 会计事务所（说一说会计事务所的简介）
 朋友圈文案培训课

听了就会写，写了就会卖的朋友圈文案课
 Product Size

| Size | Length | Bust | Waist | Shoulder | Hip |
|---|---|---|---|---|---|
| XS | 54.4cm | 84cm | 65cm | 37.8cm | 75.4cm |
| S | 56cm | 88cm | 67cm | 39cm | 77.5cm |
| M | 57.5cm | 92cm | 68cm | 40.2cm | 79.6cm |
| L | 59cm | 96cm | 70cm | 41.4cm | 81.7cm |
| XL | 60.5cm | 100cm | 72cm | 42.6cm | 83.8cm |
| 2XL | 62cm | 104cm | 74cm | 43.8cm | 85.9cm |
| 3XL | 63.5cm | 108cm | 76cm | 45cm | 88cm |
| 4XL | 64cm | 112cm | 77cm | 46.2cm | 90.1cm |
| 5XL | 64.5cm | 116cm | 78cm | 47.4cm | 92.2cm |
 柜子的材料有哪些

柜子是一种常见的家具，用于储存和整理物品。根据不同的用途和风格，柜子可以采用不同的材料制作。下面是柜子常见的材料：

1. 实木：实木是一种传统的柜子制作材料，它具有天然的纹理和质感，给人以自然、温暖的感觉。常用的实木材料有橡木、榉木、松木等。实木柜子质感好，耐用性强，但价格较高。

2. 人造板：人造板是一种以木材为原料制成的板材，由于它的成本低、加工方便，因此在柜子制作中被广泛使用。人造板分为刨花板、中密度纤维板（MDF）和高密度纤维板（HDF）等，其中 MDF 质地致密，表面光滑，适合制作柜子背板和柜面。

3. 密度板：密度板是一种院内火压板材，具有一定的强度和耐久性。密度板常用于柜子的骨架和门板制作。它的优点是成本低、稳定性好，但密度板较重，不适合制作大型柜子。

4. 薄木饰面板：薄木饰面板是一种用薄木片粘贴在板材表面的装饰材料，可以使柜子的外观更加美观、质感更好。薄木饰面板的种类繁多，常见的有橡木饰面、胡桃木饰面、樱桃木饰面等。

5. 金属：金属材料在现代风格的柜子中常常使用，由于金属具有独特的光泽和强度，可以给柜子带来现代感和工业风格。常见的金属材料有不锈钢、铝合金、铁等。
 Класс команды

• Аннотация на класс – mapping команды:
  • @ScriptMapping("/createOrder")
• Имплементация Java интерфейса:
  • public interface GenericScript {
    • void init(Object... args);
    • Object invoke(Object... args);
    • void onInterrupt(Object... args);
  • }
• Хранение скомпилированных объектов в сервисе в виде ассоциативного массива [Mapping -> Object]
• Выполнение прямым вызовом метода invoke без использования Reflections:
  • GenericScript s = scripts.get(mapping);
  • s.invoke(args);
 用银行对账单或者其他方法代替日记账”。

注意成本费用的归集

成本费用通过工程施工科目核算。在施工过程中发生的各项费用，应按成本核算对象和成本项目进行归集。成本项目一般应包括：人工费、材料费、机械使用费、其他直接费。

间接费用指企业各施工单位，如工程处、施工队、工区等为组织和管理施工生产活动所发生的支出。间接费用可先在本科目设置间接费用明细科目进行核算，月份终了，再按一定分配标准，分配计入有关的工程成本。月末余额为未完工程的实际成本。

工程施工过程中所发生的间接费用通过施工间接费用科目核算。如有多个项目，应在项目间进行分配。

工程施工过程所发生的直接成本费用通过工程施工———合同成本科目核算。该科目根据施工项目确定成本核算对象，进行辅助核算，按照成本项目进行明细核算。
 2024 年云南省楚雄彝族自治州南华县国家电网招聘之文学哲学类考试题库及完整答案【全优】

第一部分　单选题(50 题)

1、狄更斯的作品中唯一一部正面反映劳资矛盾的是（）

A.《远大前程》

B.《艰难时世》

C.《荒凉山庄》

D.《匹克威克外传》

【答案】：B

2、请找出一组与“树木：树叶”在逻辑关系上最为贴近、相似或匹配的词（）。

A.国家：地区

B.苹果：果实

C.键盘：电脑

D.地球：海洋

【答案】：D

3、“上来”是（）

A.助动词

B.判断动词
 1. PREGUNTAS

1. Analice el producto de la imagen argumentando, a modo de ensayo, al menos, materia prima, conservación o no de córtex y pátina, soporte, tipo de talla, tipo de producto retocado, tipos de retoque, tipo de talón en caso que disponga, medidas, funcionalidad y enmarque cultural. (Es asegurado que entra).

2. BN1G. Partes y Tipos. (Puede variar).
_____
**Description of the task:** Give the listing again, exactly as it was written.

**Exercise output:**
 会计事务所（说一说会计事务所的简介）
 朋友圈文案培训课

听了就会写，写了就会卖的朋友圈文案课
 Product Size

| Size | Length | Bust | Waist | Shoulder | Hip |
|---|---|---|---|---|---|
| XS | 54.4cm | 84cm | 65cm | 37.8cm | 75.4cm |
| S | 56cm | 88cm | 67cm | 39cm | 77.5cm |
| M | 57.5cm | 92cm | 68cm | 40.2cm | 79.6cm |
| L | 59cm | 96cm | 70cm | 41.4cm | 81.7cm |
| XL | 60.5cm | 100cm | 72cm | 42.6cm | 83.8cm |
| 2XL | 62cm | 104cm | 74cm | 43.8cm | 85.9cm |
| 3XL | 63.5cm | 108cm | 76cm | 45cm | 88cm |
| 4XL | 64cm | 112cm | 77cm | 46.2cm | 90.1cm |
| 5XL | 64.5cm | 116cm | 78cm | 47.4cm | 92.2cm |
 柜子的材料有哪些

柜子是一种常见的家具，用于储存和整理物品。根据不同的用途和风格，柜子可以采用不同的材料制作。下面是柜子常见的材料：

1. 实木：实木是一种传统的柜子制作材料，它具有天然的纹理和质感，给人以自然、温暖的感觉。常用的实木材料有橡木、榉木、松木等。实木柜子质感好，耐用性强，但价格较高。

2. 人造板：人造板是一种以木材为原料制成的板材，由于它的成本低、加工方便，因此在柜子制作中被广泛使用。人造板分为刨花板、中密度纤维板（MDF）和高密度纤维板（HDF）等，其中 MDF 质地致密，表面光滑，适合制作柜子背板和柜面。

3. 密度板：密度板是一种院内火压板材，具有一定的强度和耐久性。密度板常用于柜子的骨架和门板制作。它的优点是成本低、稳定性好，但密度板较重，不适合制作大型柜子。

4. 薄木饰面板：薄木饰面板是一种用薄木片粘贴在板材表面的装饰材料，可以使柜子的外观更加美观、质感更好。薄木饰面板的种类繁多，常见的有橡木饰面、胡桃木饰面、樱桃木饰面等。

5. 金属：金属材料在现代风格的柜子中常常使用，由于金属具有独特的光泽和强度，可以给柜子带来现代感和工业风格。常见的金属材料有不锈钢、铝合金、铁等。
 Класс команды

• Аннотация на класс – mapping команды:
  • @ScriptMapping("/createOrder")
• Имплементация Java интерфейса:
  • public interface GenericScript {
    • void init(Object... args);
    • Object invoke(Object... args);
    • void onInterrupt(Object... args);
  • }
• Хранение скомпилированных объектов в сервисе в виде ассоциативного массива [Mapping -> Object]
• Выполнение прямым вызовом метода invoke без использования Reflections:
  • GenericScript s = scripts.get(mapping);
  • s.invoke(args);
 用银行对账单或者其他方法代替日记账”。

注意成本费用的归集

成本费用通过工程施工科目核算。在施工过程中发生的各项费用，应按成本核算对象和成本项目进行归集。成本项目一般应包括：人工费、材料费、机械使用费、其他直接费。

间接费用指企业各施工单位，如工程处、施工队、工区等为组织和管理施工生产活动所发生的支出。间接费用可先在本科目设置间接费用明细科目进行核算，月份终了，再按一定分配标准，分配计入有关的工程成本。月末余额为未完工程的实际成本。

工程施工过程中所发生的间接费用通过施工间接费用科目核算。如有多个项目，应在项目间进行分配。

工程施工过程所发生的直接成本费用通过工程施工———合同成本科目核算。该科目根据施工项目确定成本核算对象，进行辅助核算，按照成本项目进行明细核算。
 2024 年云南省楚雄彝族自治州南华县国家电网招聘之文学哲学类考试题库及完整答案【全优】

第一部分　单选题(50 题)

1、狄更斯的作品中唯一一部正面反映劳资矛盾的是（）

A.《远大前程》

B.《艰难时世》

C.《荒凉山庄》

D.《匹克威克外传》

【答案】：B

2、请找出一组与“树木：树叶”在逻辑关系上最为贴近、相似或匹配的词（）。

A.国家：地区

B.苹果：果实

C.键盘：电脑

D.地球：海洋

【答案】：D

3、“上来”是（）

A.助动词

B.判断动词
 1. PREGUNTAS

1. Analice el producto de la imagen argumentando, a modo de ensayo, al menos, materia prima, conservación o no de córtex y pátina, soporte, tipo de talla, tipo de producto retocado, tipos de retoque, tipo de talón en caso que disponga, medidas, funcionalidad y enmarque cultural. (Es asegurado que entra).

2. BN1G. Partes y Tipos. (Puede variar).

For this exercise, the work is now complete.